Start with [1] and [1,1]. The next row has [1] at the start, [1+1] in the middle, and [1] at the end: [1,2,1]. Next row: [1] at the start, the sum of the first two terms in spot 2, the sum of the next two terms in spot three, and [1] at the end: [1,3,3,1]. Next row: [1], then 1+3=4, then 3+3=6, then 3+1=4, then [1] at the end, and so on and so on. As you can see, no factorials, logarithms, or even multiplications: just super fast addition with clean integer numbers.

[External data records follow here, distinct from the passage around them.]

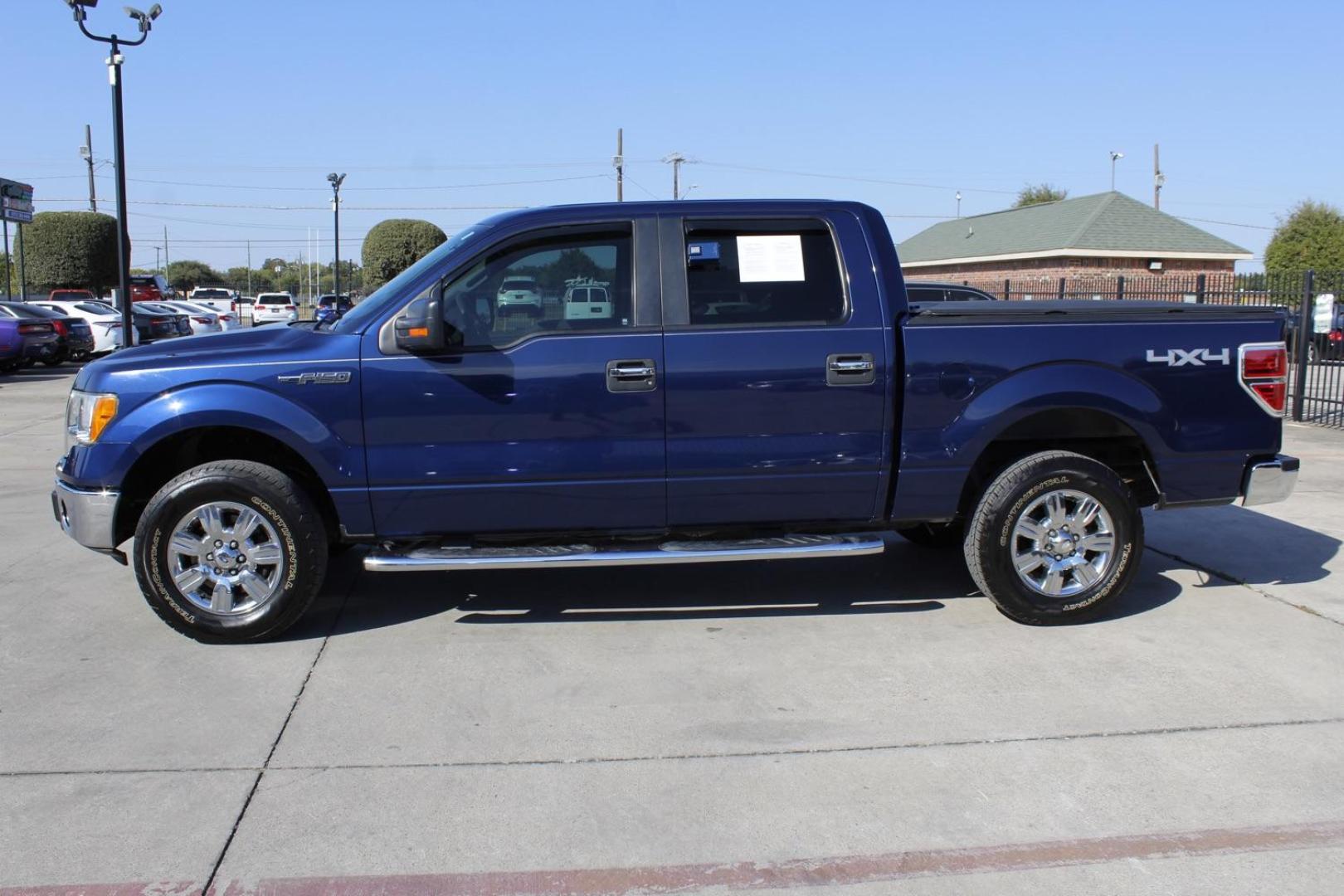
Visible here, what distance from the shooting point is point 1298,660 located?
4.99 metres

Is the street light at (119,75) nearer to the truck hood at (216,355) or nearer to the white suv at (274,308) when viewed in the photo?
the truck hood at (216,355)

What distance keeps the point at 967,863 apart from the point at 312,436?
3408 mm

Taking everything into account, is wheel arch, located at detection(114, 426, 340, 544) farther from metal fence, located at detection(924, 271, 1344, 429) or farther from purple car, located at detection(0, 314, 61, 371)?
purple car, located at detection(0, 314, 61, 371)

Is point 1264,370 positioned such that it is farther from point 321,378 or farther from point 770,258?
point 321,378

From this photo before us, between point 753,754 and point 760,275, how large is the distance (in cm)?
239

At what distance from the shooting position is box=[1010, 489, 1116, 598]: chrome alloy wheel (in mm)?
5449

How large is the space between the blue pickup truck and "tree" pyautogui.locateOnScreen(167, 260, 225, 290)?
103 metres

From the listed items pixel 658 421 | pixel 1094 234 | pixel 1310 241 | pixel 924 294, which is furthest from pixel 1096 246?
pixel 658 421

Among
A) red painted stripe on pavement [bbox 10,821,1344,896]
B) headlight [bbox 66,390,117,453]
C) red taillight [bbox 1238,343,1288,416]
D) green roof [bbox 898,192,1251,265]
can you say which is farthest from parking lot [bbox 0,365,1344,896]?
green roof [bbox 898,192,1251,265]

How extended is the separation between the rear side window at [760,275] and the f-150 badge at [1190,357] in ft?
5.29

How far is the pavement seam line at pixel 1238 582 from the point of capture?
18.6ft

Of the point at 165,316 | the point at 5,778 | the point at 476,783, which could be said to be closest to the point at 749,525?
the point at 476,783

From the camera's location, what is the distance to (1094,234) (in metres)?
36.8

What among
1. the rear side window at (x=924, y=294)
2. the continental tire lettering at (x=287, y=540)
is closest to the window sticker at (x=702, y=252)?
the continental tire lettering at (x=287, y=540)
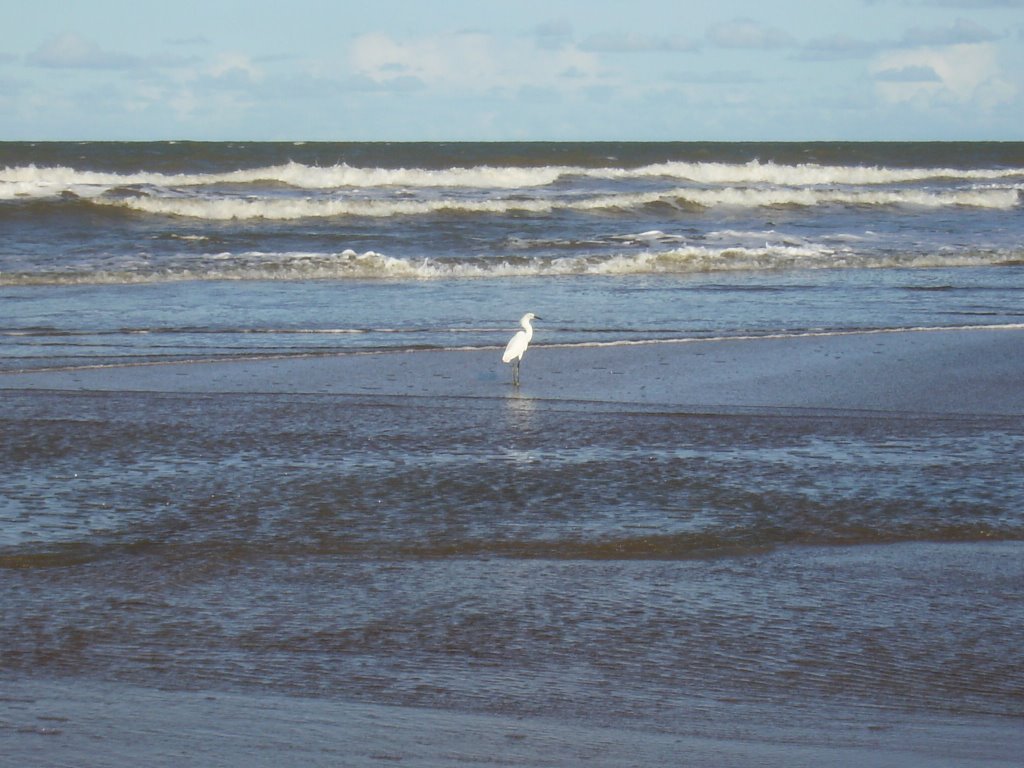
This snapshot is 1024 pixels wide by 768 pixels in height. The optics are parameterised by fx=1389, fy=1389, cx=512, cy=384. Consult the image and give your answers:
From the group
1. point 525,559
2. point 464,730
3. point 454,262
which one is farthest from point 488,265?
point 464,730

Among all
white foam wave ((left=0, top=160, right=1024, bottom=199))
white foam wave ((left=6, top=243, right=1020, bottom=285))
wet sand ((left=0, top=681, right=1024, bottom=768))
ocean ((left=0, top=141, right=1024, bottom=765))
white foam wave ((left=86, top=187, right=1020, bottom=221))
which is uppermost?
white foam wave ((left=0, top=160, right=1024, bottom=199))

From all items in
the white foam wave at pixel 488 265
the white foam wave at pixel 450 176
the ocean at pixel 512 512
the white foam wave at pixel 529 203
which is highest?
the white foam wave at pixel 450 176

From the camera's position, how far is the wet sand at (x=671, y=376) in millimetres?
8328

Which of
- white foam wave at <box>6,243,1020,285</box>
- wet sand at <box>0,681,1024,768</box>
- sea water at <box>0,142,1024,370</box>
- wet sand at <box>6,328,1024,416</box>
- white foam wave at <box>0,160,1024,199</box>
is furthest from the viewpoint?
white foam wave at <box>0,160,1024,199</box>

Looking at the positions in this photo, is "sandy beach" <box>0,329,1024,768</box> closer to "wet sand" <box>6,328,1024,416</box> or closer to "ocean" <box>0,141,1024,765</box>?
"ocean" <box>0,141,1024,765</box>

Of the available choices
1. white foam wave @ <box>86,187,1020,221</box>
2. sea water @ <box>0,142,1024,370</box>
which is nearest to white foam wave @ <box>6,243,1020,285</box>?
sea water @ <box>0,142,1024,370</box>

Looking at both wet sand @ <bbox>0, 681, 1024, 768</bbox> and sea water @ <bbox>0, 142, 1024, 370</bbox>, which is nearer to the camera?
wet sand @ <bbox>0, 681, 1024, 768</bbox>

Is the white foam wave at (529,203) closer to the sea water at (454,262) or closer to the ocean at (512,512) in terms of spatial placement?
→ the sea water at (454,262)

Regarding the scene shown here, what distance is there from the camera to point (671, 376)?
9125 millimetres

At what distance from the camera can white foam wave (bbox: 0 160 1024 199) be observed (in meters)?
37.0

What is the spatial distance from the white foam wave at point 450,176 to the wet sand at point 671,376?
2146 cm

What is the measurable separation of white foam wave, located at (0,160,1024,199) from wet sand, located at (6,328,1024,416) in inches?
845

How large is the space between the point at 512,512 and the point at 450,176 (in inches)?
1449

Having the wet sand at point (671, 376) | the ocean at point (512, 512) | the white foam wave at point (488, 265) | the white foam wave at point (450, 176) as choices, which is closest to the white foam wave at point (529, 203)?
the white foam wave at point (450, 176)
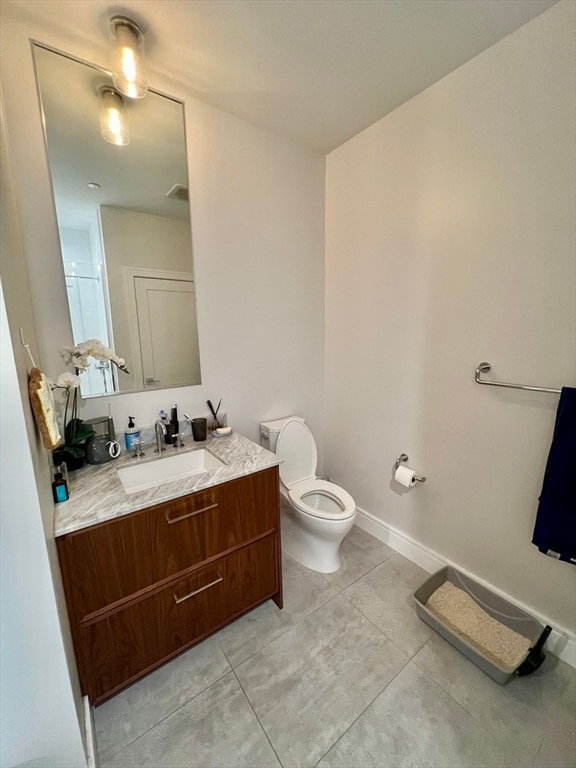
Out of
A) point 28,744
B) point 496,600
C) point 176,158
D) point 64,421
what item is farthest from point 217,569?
point 176,158

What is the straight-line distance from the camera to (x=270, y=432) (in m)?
1.96

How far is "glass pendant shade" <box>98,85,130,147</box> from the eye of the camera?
4.53ft

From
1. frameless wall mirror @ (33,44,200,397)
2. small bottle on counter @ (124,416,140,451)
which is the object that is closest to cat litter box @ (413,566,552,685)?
small bottle on counter @ (124,416,140,451)

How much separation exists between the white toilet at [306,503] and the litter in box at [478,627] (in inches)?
22.7

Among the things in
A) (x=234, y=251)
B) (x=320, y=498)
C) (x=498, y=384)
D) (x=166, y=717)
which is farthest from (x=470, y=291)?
(x=166, y=717)

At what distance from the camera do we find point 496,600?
59.3 inches

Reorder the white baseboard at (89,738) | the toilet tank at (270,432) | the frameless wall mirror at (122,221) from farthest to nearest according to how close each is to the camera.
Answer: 1. the toilet tank at (270,432)
2. the frameless wall mirror at (122,221)
3. the white baseboard at (89,738)

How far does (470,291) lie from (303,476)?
1465 mm

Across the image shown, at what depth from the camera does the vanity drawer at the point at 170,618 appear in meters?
1.10

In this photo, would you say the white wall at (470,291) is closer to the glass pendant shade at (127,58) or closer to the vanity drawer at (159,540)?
the vanity drawer at (159,540)

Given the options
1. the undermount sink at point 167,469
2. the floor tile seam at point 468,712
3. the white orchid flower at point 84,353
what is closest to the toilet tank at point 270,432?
the undermount sink at point 167,469

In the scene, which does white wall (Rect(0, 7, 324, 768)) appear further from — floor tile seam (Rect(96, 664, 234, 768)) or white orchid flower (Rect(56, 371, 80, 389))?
floor tile seam (Rect(96, 664, 234, 768))

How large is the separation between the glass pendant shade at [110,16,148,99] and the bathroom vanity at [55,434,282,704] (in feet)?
5.31

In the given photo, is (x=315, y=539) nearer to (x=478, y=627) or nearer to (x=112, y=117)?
(x=478, y=627)
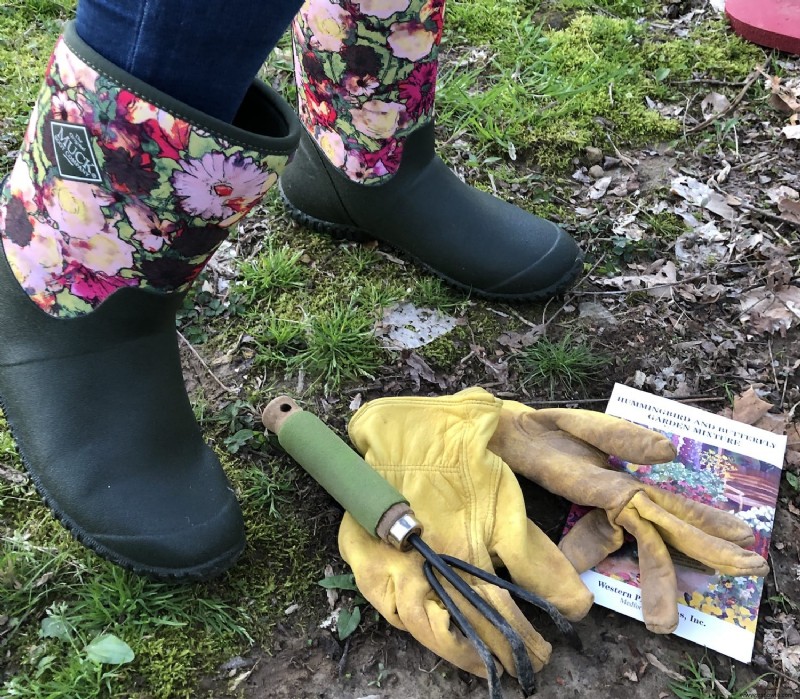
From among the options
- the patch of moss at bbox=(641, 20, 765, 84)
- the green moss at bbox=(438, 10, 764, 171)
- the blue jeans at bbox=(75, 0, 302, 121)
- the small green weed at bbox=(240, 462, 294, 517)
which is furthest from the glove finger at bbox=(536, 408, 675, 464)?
the patch of moss at bbox=(641, 20, 765, 84)

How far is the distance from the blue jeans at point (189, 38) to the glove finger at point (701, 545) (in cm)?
101

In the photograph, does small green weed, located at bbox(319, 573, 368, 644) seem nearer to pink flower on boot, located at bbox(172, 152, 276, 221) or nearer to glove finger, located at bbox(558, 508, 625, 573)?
glove finger, located at bbox(558, 508, 625, 573)

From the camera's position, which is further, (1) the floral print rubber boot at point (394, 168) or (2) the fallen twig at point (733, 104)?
(2) the fallen twig at point (733, 104)

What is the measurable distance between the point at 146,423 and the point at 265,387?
0.42m

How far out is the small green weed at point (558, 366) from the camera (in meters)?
1.69

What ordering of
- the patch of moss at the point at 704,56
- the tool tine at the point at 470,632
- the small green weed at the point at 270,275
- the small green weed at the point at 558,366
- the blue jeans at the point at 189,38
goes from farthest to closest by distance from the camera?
the patch of moss at the point at 704,56
the small green weed at the point at 270,275
the small green weed at the point at 558,366
the tool tine at the point at 470,632
the blue jeans at the point at 189,38

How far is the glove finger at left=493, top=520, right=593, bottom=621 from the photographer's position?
1.25 metres

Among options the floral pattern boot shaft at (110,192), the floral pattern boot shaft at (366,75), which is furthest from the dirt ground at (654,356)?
the floral pattern boot shaft at (110,192)

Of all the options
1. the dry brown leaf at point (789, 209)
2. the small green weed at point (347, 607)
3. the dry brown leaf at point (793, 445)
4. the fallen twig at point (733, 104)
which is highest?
the fallen twig at point (733, 104)

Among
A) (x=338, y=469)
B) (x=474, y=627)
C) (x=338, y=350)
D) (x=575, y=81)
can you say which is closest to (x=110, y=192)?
(x=338, y=469)

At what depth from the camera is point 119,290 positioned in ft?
3.68

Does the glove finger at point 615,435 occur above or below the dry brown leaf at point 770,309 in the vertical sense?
above

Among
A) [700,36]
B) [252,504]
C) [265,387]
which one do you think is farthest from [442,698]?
[700,36]

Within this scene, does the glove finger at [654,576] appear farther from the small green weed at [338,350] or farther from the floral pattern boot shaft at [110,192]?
the floral pattern boot shaft at [110,192]
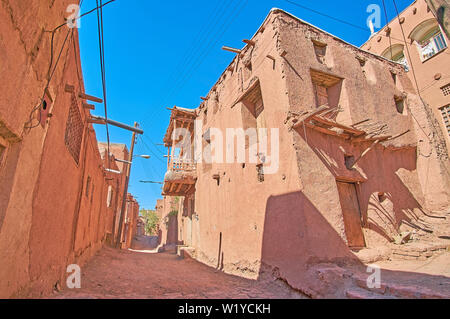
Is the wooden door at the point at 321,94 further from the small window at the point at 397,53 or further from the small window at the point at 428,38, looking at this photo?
the small window at the point at 397,53

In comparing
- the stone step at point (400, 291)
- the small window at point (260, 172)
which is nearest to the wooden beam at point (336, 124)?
the small window at point (260, 172)

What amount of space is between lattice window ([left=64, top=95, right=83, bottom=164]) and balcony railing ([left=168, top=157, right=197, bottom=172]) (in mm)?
6583

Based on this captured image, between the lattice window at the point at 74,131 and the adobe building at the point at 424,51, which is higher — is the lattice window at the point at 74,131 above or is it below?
below

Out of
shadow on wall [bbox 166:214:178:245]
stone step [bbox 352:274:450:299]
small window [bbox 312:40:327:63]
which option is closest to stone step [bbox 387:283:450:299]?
stone step [bbox 352:274:450:299]

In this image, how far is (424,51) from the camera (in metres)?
13.6

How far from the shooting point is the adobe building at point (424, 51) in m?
11.9

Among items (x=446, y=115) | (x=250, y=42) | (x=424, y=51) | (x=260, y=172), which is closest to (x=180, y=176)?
(x=260, y=172)

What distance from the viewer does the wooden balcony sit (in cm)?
1228

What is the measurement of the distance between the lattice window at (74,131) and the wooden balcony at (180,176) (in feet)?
21.3

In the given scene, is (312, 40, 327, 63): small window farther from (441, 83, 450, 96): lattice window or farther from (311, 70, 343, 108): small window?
(441, 83, 450, 96): lattice window

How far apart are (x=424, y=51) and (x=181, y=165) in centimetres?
1544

So simple, you can build a massive lookup table by hand.

And you should.

Never compute in code what you can compute by hand and just include as constants for immediate lookup; in this case, writing out the table for up to something around n=20 is absolutely trivial, and you can then just use that as your "starting LUT" and probably never even access the high rows.

But, if you do need them, or more, then because you can't build an infinite lookup table you compromise: you start with a pre-specified LUT, and a function that can "fill it up" to some term you need that's not in it yet:

// step 1: a basic LUT with a few steps of Pascal's triangle
const binomials = [
  [1],
  [1,1],
  [1,2,1],
  [1,3,3,1],
  [1,4,6,4,1],
  [1,5,10,10,5,1],
  [1,6,15,20,15,6,1],
  [1,7,21,35,35,21,7,1],
  [1,8,28,56,70,56,28,8,1],
  //  ...
];

// step 2: a function that builds out the LUT if it needs to.
module.exports = function binomial(n,k) {
  while(n >= binomials.length) {
    let s = binomials.length;
    let nextRow = [];
    nextRow[0] = 1;
    for(let i=1, prev=s-1; i<s; i++) {
      nextRow[i] = binomials[prev][i-1] + binomials[prev][i];
    }
    nextRow[s] = 1;
    binomials.push(nextRow);
  }
  return binomials[n][k];
};

Since this is an array of ints, the memory footprint is tiny. For a lot of work involving binomials, we realistically don't even need more than two bytes per integer, making this a minuscule lookup table: we don't need more than 2 bytes until you need binomials higher than n=19, and the full lookup table up to n=19 takes up a measly 380 bytes. This is nothing compared to the rest of your program. Even if we allow for 32 bit ints, we can get up to n=35 in a mere 2380 bytes.

So the lookup is fast: either O(constant) for previously computed values, (n*(n+1))/2 steps if we have no LUT at all (in big O notation, that would be O(n²), but big O notation is almost never the right complexity measure), and somewhere in between for terms we need that aren't in the LUT yet. Run some benchmarks for your application, which will tell you how big your initial LUT should be, simply hard code that (seriously. these are constants, they're are exactly the kind of values that should be hard coded), and keep the generator around just in case.

However, do remember that you're in JavaScript land, and you are constrained by the JavaScript numerical type: integers only go up to 2^53, beyond that the integer property (every n has a distinct m=n+1 such that m-n=1) is not guaranteed. This should hardly ever be a problem, though: once we hit that limit, we're dealing with binomial coefficients that you should never even be using.